--- START Selected text ---

The Science Fiction Association of Bergen County meets on the
second Saturday of every month in Upper Saddle River; call
201-933-2724 for details. The New Jersey Science Fiction Society
meets on the third Saturday of every month in Belleville; call
201-432-5965 for details. The Denver Area Science Fiction
Association meets 7:30 PM on the third Saturday of every month at
Southwest State Bank, 1380 S. Federal Blvd.
: STARSHIP TROOPERS GET-TOGETHER : STARSHIP TROOPERS GET-TOGETHER :
1. STARSHIP TROOPERS opens this weekend. We will have a club get-
together at the Hazlet Multiplex, tomorrow, Saturday, November 8.
If you are interested in joining us, it would be useful if you let
us know, but not absolutely required. You can just look for us at
the theater. We will go to the 1:00 PM screening. Following the
film we will go a short distance north on Route 35 and have lunch
and discuss the film at the Red Oak Diner. Join us for the film
and/or lunch. [-mrl]
===================================================================
2. URL of the week:
http://jubal.westnet.com/hyperdiscordia/library_of_babel.html.

--- END Selected text ---

Description of the task
Please reproduce word for word the part of the science fiction club notice above from "The Science Fiction" to "Saturday, November 8.".

--- START Stored rows ---

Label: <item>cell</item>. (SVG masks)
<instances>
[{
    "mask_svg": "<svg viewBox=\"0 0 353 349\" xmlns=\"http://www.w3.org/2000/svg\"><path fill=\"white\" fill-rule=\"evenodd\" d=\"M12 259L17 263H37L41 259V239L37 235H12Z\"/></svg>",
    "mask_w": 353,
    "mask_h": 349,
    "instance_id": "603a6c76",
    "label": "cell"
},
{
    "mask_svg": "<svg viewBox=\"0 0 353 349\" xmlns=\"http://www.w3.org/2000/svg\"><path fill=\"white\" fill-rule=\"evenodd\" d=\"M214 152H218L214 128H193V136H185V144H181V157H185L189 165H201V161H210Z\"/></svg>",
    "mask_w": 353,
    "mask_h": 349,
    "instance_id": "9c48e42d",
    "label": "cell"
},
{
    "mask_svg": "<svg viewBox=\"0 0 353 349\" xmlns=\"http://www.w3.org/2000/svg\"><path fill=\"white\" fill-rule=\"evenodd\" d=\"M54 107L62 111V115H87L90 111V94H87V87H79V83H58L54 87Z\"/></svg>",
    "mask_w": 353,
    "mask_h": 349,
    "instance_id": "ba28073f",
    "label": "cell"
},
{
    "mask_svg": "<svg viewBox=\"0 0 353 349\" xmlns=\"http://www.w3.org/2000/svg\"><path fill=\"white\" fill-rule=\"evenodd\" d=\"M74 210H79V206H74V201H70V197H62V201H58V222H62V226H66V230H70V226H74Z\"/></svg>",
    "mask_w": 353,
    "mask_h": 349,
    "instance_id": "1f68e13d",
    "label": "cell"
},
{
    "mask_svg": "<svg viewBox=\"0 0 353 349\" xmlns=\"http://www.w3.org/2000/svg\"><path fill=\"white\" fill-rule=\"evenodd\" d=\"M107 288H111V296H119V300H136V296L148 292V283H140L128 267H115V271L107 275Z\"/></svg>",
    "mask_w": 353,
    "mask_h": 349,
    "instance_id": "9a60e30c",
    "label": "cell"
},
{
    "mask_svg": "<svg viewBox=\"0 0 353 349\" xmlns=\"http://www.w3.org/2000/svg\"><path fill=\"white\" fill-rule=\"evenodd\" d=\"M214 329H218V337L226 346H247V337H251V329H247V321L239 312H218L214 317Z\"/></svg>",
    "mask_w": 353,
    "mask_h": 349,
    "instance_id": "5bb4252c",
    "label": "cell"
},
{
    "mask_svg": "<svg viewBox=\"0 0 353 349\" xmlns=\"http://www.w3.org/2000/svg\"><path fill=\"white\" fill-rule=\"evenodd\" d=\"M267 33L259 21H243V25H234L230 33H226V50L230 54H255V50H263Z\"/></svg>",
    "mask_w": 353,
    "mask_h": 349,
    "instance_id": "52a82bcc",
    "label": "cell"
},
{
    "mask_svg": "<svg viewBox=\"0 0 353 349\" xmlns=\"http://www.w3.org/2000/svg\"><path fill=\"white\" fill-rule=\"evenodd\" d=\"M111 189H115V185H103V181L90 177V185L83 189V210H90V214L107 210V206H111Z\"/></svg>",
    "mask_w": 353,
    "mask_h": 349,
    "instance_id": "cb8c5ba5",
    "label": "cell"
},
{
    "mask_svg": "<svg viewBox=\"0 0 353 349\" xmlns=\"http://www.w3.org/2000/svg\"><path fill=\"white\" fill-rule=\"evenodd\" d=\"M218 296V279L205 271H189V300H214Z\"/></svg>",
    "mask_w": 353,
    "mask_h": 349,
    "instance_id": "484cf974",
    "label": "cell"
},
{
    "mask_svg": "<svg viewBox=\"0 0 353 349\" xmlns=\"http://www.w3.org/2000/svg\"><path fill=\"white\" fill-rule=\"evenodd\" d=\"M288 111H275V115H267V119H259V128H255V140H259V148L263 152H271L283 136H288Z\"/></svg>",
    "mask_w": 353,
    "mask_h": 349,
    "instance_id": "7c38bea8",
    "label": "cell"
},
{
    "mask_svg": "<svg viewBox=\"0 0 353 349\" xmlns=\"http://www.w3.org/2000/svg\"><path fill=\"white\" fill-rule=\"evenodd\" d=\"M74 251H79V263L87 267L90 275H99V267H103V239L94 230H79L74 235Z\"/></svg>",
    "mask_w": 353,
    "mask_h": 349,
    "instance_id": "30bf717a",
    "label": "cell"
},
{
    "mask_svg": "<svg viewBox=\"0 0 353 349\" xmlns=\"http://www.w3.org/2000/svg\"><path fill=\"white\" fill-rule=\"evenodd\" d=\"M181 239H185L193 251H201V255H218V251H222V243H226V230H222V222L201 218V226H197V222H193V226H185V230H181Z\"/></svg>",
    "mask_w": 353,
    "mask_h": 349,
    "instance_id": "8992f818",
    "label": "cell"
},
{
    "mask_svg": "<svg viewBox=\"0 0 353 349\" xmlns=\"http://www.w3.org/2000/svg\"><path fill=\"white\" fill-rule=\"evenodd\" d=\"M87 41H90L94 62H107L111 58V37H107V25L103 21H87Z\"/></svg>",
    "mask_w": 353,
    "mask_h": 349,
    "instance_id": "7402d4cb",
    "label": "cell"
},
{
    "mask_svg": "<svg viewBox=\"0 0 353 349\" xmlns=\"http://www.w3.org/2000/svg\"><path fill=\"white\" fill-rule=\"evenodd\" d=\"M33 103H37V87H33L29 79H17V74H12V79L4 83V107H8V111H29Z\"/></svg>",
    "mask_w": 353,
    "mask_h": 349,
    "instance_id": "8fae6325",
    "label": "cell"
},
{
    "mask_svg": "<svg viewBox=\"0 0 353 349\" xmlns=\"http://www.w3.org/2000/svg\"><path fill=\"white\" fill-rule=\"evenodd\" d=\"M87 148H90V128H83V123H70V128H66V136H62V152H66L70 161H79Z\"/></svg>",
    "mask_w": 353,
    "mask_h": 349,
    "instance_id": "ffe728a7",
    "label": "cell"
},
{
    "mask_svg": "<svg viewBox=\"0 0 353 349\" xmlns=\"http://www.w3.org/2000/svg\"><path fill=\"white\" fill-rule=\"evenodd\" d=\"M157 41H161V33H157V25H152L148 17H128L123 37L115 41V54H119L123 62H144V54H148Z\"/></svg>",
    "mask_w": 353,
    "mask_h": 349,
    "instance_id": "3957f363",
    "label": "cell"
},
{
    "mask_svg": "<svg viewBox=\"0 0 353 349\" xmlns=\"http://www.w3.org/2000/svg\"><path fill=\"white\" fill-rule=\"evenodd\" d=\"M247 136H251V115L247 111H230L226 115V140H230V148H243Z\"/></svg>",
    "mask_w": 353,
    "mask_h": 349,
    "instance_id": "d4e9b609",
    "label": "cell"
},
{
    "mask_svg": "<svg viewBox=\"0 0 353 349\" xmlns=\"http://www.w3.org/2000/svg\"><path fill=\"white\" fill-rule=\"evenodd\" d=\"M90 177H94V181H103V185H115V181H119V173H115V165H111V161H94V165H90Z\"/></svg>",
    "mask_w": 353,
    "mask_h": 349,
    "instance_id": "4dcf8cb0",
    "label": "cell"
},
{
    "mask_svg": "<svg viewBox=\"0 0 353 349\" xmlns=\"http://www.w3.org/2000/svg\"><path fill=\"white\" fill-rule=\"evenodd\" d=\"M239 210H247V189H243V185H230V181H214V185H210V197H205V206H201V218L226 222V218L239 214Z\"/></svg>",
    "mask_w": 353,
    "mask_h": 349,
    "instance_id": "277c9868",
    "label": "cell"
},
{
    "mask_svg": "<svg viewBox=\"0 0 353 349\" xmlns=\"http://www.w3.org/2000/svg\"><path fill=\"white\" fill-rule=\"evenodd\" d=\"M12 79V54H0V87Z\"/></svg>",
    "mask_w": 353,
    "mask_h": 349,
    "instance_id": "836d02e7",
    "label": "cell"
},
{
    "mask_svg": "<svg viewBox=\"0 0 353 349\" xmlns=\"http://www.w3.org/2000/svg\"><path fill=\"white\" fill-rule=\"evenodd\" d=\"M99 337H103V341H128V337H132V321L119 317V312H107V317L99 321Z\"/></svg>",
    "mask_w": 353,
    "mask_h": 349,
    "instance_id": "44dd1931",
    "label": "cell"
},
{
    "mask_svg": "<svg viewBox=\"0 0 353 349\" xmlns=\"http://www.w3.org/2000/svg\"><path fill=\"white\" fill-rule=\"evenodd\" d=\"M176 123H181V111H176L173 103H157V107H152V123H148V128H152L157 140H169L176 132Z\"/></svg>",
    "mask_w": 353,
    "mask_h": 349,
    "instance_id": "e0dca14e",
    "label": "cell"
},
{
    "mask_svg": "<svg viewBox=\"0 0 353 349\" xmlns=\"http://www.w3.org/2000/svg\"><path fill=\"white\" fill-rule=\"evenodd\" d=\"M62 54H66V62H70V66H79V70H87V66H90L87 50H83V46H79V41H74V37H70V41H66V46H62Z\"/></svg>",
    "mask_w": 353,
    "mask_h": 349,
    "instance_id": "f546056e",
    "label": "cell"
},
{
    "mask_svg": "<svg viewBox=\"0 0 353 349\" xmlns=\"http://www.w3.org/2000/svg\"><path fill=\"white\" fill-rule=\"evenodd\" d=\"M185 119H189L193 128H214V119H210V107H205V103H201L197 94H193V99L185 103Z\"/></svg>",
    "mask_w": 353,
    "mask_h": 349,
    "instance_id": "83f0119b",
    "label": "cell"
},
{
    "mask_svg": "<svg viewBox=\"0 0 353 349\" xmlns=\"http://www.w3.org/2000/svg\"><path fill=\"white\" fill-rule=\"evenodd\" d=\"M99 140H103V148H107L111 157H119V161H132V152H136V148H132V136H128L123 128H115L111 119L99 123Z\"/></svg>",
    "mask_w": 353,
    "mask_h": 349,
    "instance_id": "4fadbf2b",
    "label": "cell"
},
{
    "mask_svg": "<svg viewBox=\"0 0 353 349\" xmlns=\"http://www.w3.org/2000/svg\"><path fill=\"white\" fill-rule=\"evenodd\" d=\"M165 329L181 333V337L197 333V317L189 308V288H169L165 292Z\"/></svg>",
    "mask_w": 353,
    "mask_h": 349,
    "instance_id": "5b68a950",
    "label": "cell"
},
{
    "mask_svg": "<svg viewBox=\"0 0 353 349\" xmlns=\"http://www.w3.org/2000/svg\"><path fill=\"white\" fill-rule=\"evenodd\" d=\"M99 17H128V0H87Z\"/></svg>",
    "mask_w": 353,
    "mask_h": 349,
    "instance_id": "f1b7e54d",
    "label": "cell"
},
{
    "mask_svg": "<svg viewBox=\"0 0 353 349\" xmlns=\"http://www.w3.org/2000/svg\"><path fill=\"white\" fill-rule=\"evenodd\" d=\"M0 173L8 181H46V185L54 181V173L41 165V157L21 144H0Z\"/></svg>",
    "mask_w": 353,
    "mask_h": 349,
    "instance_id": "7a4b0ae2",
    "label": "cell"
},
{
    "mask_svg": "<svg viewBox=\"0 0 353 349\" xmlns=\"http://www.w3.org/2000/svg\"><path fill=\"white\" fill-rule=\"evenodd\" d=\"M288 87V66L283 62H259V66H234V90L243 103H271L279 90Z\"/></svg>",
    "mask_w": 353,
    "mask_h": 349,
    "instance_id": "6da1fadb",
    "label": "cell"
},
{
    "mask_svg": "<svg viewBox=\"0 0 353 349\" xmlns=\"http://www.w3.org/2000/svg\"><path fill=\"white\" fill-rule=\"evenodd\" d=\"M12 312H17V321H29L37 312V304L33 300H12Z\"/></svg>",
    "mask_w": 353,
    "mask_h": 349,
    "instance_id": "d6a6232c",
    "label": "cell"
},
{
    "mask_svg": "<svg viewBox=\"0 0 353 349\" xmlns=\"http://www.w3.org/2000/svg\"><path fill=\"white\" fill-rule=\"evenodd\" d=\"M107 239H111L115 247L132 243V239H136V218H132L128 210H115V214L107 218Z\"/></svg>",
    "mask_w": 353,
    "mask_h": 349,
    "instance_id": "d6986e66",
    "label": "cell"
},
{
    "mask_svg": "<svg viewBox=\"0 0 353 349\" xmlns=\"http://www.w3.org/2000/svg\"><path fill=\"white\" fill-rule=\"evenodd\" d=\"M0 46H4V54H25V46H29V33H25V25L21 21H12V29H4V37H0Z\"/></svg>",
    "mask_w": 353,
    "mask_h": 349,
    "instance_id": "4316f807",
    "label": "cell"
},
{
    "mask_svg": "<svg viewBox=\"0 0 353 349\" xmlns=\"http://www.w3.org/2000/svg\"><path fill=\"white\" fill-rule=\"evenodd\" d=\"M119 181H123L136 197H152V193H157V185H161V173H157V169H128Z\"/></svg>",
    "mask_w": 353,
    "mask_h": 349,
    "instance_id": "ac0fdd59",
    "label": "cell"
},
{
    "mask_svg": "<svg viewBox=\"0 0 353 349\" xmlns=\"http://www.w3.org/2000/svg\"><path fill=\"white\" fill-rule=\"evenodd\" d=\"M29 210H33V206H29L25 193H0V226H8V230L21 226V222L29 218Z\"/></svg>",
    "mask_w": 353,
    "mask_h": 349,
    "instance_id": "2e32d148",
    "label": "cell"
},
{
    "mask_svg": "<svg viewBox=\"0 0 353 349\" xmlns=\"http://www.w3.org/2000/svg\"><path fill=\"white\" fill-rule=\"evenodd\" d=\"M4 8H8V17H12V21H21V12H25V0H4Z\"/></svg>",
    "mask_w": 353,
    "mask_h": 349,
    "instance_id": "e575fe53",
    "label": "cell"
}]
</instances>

--- END Stored rows ---

Answer to this task
The Science Fiction Association of Bergen County meets on the
second Saturday of every month in Upper Saddle River; call
201-933-2724 for details. The New Jersey Science Fiction Society
meets on the third Saturday of every month in Belleville; call
201-432-5965 for details. The Denver Area Science Fiction
Association meets 7:30 PM on the third Saturday of every month at
Southwest State Bank, 1380 S. Federal Blvd.
: STARSHIP TROOPERS GET-TOGETHER : STARSHIP TROOPERS GET-TOGETHER :
1. STARSHIP TROOPERS opens this weekend. We will have a club get-
together at the Hazlet Multiplex, tomorrow, Saturday, November 8.